How does Hadoop work?

How exactly does Hadoop work?

Hadoop 2.0 has three main layers: HDFS (Hadoop Distributed File System), YARN, and the application layer (on which the MapReduce engine sits), all operating on Master and Slave nodes.

HDFS:

HDFS is a distributed, scalable, and portable file system that stores and processes large files. On the HDFS layer of a cluster, there is a name node service residing on the master node, and one or more data node services on the slave node(s). The name node is in charge of keeping track of where the data is and the data nodes are in charge of storing and retrieving the data.
Files stored in HDFS are automatically replicated and spread across multiple machines. This redundancy is what makes Hadoop reliable, so if and when a slave node or hard drive goes down, these files have already been replicated to other slaves, and life goes on.

YARN:

Before Hadoop 2.0, the data processing layer on top of HDFS, called MapReduce, controlled both resource allocation as well as execution of applications or map/reduce jobs. Hadoop 2.0 separated the two tasks (resource management and application execution) in order achieve better scalability and allow other types of applications to execute on a Hadoop cluster. A master daemon called the ResourceManager manages resources on the cluster level and a slave daemon called NodeManager manages resources on the node level. The application itself is left on the user space and MapReduce is one of the application implementations. Each application has an ApplicationMaster that runs on one of the slave nodes and requests resources from the ResourceManager.

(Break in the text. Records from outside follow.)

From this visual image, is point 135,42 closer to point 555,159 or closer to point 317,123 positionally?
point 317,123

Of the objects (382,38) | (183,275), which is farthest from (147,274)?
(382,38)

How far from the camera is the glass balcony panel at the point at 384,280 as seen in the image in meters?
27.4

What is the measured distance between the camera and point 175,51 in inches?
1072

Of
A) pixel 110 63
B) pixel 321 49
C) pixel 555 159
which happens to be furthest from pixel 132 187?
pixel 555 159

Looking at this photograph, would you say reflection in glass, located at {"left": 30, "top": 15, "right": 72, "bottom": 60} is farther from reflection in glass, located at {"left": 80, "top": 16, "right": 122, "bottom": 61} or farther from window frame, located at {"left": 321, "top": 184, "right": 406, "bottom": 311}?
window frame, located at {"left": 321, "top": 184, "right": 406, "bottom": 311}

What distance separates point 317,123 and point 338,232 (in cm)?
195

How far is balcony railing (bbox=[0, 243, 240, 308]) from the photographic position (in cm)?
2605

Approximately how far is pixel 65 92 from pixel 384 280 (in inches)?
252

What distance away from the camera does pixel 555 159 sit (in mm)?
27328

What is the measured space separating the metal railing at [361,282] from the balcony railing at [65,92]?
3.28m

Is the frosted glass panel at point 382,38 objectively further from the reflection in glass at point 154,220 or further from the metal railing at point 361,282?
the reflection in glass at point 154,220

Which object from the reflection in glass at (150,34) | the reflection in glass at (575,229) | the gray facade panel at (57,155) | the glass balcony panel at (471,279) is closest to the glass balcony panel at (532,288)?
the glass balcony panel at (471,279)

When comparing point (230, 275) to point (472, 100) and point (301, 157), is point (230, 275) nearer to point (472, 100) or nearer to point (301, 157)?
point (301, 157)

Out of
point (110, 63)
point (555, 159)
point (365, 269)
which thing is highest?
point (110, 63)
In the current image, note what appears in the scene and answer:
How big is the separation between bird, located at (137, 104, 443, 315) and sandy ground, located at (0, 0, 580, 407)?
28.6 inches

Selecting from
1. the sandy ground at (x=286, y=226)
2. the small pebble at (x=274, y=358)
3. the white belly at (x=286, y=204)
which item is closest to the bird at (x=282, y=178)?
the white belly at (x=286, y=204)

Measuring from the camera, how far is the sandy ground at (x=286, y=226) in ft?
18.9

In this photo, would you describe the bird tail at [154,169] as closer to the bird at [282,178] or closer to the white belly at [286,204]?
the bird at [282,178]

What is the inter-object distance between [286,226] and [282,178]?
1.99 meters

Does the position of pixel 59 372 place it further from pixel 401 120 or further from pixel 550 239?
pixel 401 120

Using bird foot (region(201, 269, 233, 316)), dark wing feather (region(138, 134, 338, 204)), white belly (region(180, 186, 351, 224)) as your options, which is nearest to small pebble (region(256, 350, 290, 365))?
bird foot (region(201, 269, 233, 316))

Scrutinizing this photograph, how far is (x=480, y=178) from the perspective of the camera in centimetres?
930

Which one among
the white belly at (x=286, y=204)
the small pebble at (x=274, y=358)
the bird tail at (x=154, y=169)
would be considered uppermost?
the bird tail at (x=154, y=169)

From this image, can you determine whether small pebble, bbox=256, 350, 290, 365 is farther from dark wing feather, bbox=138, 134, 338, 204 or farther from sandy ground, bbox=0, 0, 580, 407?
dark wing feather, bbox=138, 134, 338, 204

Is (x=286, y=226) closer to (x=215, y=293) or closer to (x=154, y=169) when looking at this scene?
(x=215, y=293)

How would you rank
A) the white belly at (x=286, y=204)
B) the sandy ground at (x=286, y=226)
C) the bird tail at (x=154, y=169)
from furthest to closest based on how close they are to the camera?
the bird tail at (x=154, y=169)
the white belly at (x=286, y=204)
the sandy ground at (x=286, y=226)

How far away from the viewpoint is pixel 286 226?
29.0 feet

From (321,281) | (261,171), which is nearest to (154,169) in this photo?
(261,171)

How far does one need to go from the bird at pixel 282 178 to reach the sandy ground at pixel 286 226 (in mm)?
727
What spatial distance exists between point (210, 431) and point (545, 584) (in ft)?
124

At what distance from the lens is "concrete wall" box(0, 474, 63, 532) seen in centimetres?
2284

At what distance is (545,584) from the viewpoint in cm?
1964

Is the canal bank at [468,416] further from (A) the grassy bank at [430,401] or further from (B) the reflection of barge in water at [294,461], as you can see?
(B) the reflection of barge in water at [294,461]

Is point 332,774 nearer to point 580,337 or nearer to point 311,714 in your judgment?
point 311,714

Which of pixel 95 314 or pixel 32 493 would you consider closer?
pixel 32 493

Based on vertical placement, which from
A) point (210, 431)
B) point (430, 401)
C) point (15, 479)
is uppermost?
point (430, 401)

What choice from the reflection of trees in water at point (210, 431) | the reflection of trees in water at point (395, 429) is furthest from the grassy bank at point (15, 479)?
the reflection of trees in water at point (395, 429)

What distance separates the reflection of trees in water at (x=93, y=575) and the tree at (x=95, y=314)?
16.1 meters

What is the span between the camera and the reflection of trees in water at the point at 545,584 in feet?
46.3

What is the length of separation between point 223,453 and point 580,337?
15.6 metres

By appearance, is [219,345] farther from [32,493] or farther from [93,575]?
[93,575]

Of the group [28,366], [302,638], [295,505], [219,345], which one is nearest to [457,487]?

YARN’s ResourceManager focuses solely on scheduling, allowing it to better manage clusters and which resources are going to which application. It, along with a per-node slave (the NodeManager), form the data-computation framework. The ResourceManager determines what resources go to which applications in the system, and when they go.

The ApplicationMaster is a framework specific library and is in charge of getting resources from the ResourceManager and working with the NodeManager(s) to execute and monitor the tasks.

Applications:

With Hadoop 2.0 and YARN came a bevy of new applications that allow for more task specific processing. If you want to perform batch processing there is MapReduce. For interactive processing, you have Tez. HBase is used for online processing. Storm was developed to tackle the ever increasing need for streaming processing. Facebook and Linkedin needed graph processing so Giraph was invented. Need in-memory processing? Spark is your guy.

MapReduce:

One of the applications working on top of YARN is the MapReduce engine, which also uses master and slave nodes. It was the core of Hadoop 1.0, and is still a main component of 2.0.

In Hadoop 1.0, the Jobtracker on the master node delegated tasks to Tasktrackers on slave nodes. The master node took jobs and divided them into tasks based on the proximity of the data to the slave node on which the task was assigned. This is known as data locality and it reduces network traffic. It was and still is part of what makes Hadoop scalable, thus making it so awesome. The tasktrackers handled the respective tasks on each node and kept the jobtracker informed of the tasks’ status.

So what’s different about MapReduce since Hadoop 2.0 came out? As noted above, the MapReduce engine not only performed its self-titled duties, but it also performed the resource management. Hadoop 2.0 takes that burden away, allowing MapReduce to focus on its specialty - executing map and reduce tasks close to the data and being incredibly scalable.

The MapReduce model is comprised of the Map() and Reduce() functions.
What the Map() function does is takes a bunch of data and performs some sort of transformation that converts each piece of data into a different kind of data in the form of key-value pairs.
The Reduce() function then combines all the key-value pairs and reduces them into a simpler kind of data.
For example, lets say we have all the score sheets for a baseball season and we’re going to calculate on base percentage using map-reduce. An excerpt from the original data would look like this:

Team Player Walks Hits Outs
Cardinals Matt Carpenter 1 0 0
Cardinals Matt Carpenter 0 1 0
Cardinals Matt Carpenter 0 1 0
Cardinals Matt Carpenter 0 1 0
Cardinals Matt Carpenter 0 0 1

The map function is going to map these rows to player name and number of walks+hits:

<Matt Carpenter, 1>

<Matt Carpenter, 1>

<Matt Carpenter, 1>

<Matt Carpenter, 1>

<Matt Carpenter, 0>

The reduce function will reduce these values into on base percentage:

<Matt Carpenter, .800>

The reason MapReduce is split between Map and Reduce is because this allows us to break the computation into different parts that can be easily done in parallel on many nodes in the cluster. In our example, each node may hold score sheets for different players from different games. Map functions will be executed on each of the nodes and sum the walks and hits per row in the score sheets. Each player’s game data will be handled by one reduce function that’ll calculate his on base percentage.

Whether you’re calculating on base percentage or scaling up to process terabytes of logfiles, MapReduce ensures that your jobs are done as efficiently as possible no matter what the job is.